Machine Learning‐Based Failure Prediction in Concrete Slabs and Cubes Under Impact Loading

ABSTRACT Experts have been interested in the behavior of concrete under impact loading because of its wide range of applications in construction projects. Due to their quasi‐brittle nature, failure modes related to concrete may occur without any prior warning signs of destruction, and they also expose the supporting element to the spread of damage. Finite element modeling and machine learning techniques are essential for conducting an adequate reliability investigation of the behavior of concrete samples as slabs and cubes under impact load. The research uses gradient boosting, random forest, lasso, linear regression, and support vector regression to create predictive models for the behavior of these two concrete models. The models were created by taking experimental concrete slab tests and 20 cubes into consideration. Design standards‐based statistical comparisons such as coefficient of determination and root mean square error are used to assess the efficacy of the generated models. These results show that with increasing impact load intensity, displacements and failures in the slab increase significantly. Using these models allows engineers to design more resistant and optimal structures against impact loads.
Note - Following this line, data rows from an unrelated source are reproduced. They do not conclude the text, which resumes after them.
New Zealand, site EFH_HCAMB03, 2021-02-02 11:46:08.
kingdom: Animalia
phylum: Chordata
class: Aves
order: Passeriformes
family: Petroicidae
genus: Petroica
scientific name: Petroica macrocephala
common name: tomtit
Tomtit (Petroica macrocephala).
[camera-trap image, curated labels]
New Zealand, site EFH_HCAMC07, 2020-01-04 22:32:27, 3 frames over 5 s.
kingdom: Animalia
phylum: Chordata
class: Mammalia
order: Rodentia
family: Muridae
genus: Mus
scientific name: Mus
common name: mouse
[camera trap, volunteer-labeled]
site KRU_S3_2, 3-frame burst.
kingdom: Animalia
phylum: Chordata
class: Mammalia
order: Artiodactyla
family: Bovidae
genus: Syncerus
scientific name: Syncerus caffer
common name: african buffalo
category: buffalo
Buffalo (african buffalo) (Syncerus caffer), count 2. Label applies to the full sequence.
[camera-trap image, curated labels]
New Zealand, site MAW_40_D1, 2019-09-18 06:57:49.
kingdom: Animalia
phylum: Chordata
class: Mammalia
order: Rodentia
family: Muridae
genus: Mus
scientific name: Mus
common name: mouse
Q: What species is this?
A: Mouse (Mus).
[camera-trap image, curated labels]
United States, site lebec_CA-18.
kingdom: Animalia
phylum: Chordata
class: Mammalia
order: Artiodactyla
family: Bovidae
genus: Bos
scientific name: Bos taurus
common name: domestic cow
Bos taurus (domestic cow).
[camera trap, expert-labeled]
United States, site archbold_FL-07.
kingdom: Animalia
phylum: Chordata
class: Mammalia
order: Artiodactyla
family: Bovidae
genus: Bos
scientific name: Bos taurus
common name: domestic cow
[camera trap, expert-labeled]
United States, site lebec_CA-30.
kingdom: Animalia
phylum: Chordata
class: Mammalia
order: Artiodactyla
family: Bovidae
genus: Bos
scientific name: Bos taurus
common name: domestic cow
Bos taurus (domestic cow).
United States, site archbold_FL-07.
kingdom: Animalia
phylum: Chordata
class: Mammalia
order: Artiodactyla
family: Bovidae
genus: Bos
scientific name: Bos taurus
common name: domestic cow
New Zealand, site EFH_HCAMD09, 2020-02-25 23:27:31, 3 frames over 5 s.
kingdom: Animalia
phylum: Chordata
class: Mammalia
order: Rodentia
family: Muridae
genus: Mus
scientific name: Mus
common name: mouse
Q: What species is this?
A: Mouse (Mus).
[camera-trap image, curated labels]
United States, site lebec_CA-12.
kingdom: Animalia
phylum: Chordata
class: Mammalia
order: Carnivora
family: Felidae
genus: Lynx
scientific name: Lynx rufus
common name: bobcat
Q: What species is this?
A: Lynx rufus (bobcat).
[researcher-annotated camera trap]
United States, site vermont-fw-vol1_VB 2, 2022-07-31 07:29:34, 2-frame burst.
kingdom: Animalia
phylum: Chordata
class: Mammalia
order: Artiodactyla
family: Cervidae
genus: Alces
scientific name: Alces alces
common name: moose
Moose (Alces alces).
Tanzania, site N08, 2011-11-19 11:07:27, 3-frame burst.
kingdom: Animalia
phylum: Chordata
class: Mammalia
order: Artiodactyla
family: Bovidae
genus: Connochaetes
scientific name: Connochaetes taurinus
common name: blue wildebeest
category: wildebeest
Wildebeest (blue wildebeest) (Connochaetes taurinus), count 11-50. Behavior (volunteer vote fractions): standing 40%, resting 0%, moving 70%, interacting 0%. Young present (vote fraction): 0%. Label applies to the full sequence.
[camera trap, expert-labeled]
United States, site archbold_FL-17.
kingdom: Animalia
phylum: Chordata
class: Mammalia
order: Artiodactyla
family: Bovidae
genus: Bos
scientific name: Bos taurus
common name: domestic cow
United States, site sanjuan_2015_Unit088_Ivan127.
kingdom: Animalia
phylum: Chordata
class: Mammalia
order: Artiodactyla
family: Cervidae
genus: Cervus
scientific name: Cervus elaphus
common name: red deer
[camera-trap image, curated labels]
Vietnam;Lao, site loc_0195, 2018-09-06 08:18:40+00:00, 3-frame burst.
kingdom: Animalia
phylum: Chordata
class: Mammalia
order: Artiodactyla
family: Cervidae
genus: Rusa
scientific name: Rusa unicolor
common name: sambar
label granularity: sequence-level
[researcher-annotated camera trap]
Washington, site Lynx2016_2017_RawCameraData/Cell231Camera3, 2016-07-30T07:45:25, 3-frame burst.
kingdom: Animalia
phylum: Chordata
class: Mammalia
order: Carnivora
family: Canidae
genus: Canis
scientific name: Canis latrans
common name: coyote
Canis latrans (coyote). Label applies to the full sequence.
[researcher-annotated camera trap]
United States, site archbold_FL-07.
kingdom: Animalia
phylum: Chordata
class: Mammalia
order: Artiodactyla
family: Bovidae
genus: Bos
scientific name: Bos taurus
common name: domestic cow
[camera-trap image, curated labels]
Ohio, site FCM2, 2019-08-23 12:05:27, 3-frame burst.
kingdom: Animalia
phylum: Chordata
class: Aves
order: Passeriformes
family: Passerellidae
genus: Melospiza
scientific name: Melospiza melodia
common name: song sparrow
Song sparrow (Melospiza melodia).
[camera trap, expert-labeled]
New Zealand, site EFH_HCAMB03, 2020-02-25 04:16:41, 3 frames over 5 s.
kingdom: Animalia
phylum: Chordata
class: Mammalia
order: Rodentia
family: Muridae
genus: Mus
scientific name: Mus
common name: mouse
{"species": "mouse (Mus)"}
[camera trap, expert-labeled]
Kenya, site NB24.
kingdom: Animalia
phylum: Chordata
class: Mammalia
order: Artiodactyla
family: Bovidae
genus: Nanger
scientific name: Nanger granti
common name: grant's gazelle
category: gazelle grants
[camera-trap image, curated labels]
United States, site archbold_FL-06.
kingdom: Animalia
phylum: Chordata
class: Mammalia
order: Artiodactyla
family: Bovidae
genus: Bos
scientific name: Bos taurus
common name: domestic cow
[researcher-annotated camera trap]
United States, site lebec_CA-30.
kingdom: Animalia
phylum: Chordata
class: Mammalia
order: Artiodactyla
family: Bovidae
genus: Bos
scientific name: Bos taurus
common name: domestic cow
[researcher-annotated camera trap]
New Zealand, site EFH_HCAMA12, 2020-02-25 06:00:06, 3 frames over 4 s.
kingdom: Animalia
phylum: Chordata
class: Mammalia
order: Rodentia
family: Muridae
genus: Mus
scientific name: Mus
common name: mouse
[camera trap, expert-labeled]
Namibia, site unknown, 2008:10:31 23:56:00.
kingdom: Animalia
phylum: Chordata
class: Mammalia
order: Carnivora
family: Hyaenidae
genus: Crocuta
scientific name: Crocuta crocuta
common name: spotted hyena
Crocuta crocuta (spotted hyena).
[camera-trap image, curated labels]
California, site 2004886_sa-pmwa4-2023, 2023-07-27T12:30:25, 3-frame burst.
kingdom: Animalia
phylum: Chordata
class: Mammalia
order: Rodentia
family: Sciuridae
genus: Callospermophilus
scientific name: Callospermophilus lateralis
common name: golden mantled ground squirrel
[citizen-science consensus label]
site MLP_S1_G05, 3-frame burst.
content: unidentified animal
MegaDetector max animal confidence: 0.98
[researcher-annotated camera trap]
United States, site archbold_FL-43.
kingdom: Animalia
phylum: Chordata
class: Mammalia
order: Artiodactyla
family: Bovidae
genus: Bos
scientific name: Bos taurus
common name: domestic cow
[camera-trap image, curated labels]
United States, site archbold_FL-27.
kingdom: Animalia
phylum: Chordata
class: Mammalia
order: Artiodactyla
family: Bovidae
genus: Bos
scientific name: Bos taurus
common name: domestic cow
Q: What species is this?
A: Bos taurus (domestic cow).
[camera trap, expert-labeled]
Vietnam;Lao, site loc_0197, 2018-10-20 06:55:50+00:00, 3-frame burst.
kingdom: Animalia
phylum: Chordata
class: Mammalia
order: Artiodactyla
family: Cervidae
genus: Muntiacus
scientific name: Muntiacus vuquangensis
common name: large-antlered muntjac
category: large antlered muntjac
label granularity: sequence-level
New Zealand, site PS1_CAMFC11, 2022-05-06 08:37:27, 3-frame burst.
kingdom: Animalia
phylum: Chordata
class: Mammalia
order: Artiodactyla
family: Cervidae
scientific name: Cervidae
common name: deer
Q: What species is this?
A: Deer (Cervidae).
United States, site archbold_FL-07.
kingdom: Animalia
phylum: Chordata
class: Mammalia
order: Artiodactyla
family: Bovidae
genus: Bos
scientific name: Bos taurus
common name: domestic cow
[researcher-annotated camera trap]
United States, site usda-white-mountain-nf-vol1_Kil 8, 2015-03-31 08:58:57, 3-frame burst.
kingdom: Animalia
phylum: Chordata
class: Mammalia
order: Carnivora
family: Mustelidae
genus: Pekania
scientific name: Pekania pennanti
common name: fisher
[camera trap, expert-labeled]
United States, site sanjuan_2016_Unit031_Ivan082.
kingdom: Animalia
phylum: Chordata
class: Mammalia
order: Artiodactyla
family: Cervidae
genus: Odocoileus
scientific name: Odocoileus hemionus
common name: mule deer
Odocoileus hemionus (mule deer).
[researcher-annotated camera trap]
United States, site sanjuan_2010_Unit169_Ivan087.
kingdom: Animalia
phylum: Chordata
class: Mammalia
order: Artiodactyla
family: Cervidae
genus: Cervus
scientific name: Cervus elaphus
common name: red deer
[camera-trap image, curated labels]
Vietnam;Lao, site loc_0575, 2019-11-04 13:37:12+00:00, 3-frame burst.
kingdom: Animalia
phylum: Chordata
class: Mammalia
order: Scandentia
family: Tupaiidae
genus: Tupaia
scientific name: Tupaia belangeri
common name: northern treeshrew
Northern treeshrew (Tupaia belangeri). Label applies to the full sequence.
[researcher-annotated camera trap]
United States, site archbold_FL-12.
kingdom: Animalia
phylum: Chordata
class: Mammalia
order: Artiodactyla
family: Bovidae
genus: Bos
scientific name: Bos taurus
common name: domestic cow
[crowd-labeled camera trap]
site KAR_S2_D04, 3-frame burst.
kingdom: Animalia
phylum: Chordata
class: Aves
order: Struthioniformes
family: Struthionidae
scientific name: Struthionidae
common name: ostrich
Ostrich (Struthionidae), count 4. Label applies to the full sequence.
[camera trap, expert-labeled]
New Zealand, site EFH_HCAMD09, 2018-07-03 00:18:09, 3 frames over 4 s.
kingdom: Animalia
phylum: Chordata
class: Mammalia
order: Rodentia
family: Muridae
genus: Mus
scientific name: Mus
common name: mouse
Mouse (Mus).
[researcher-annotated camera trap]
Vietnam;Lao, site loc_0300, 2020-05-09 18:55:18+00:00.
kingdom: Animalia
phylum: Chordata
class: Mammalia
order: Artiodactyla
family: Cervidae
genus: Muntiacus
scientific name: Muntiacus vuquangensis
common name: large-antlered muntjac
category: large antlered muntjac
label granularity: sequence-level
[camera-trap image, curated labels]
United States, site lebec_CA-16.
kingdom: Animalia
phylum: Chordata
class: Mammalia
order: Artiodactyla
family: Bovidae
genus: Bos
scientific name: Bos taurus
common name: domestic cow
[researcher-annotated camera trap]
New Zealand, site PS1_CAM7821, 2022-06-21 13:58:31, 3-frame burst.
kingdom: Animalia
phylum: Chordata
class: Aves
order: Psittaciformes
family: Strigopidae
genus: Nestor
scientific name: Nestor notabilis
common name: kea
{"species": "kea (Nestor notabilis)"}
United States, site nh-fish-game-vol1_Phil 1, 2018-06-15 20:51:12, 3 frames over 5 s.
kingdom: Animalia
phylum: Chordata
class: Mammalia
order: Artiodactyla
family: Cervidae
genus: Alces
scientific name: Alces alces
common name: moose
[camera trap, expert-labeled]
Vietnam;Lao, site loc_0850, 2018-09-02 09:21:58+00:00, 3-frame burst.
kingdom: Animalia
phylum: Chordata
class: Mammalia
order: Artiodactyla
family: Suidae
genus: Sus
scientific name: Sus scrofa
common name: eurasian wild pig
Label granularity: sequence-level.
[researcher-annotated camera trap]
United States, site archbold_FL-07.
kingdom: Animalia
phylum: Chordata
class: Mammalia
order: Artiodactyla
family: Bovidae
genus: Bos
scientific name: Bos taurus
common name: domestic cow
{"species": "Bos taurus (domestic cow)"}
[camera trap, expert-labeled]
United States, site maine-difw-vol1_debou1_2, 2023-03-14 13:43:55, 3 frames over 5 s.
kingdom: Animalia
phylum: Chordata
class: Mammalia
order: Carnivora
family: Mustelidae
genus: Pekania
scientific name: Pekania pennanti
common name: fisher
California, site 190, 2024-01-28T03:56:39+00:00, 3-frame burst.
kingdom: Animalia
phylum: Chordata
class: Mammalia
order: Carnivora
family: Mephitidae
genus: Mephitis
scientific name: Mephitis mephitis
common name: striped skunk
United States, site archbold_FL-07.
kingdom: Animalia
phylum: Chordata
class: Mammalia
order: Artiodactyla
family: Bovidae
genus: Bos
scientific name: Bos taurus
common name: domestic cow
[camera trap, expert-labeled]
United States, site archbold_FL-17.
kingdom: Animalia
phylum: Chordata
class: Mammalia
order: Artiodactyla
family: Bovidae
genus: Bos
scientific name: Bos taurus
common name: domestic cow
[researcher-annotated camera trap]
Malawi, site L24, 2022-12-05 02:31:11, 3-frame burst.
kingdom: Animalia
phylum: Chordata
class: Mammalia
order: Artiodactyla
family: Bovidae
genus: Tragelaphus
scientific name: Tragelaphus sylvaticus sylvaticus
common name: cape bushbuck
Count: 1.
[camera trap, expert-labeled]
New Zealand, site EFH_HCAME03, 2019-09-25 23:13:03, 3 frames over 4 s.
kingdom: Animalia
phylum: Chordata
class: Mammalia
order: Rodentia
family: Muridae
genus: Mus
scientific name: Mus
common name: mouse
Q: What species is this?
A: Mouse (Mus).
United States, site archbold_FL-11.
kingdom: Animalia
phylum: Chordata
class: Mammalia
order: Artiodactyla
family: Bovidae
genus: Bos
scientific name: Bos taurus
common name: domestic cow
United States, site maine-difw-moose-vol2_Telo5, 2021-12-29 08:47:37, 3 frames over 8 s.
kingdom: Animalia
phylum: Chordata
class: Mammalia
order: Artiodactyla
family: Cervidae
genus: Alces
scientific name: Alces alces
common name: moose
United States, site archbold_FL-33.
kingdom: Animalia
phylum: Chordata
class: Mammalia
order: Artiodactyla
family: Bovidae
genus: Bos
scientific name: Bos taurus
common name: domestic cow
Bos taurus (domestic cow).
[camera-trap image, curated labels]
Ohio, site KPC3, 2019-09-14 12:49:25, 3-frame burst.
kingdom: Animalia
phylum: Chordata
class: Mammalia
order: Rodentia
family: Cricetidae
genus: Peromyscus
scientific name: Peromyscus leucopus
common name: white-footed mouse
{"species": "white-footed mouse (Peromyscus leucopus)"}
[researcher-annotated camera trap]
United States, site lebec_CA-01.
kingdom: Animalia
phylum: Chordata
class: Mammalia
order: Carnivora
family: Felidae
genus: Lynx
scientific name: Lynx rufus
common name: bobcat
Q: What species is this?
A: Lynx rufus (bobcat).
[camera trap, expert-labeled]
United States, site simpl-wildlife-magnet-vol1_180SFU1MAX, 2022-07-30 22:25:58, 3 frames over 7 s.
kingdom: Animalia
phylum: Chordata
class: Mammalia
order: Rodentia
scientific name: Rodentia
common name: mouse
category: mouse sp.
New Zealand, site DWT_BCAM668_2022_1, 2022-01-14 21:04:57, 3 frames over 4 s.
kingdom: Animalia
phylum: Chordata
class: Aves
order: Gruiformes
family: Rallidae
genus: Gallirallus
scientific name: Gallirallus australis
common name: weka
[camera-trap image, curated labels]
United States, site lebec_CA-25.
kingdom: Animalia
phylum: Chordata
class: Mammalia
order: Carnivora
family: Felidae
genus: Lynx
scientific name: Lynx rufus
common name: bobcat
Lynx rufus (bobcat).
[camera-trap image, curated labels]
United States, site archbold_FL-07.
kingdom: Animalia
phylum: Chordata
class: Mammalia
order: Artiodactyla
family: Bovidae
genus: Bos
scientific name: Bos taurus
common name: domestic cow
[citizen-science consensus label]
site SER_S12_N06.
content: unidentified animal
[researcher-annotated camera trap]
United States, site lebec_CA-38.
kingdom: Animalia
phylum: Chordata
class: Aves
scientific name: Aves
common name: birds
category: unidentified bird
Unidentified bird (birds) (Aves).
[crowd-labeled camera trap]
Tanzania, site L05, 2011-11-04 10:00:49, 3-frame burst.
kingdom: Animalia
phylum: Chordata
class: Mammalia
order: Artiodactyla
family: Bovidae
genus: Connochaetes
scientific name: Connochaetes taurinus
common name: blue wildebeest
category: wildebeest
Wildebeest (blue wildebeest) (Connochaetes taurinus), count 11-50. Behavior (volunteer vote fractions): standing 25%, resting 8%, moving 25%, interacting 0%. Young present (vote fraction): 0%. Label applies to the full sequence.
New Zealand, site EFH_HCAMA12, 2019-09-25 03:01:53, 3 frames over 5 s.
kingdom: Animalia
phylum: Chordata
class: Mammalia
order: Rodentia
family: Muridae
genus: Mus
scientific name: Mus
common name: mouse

This research shows that machine learning models, especially random forest and gradient boosting, can provide accurate predictions of failures and cracks in concrete under impact loads and are useful tools for analyzing concrete behavior under dynamic and complex conditions. The linear regression with a coefficient of determination (R2) of 0.995 and lasso regression with RMSE of 3.9 have the lowest accuracy, while random forest and gradient boosting models with R2 of 0.9991 and 0.2, 0.991 and 0.5. respectively, showed higher accuracy in predicting concrete cracks and failures.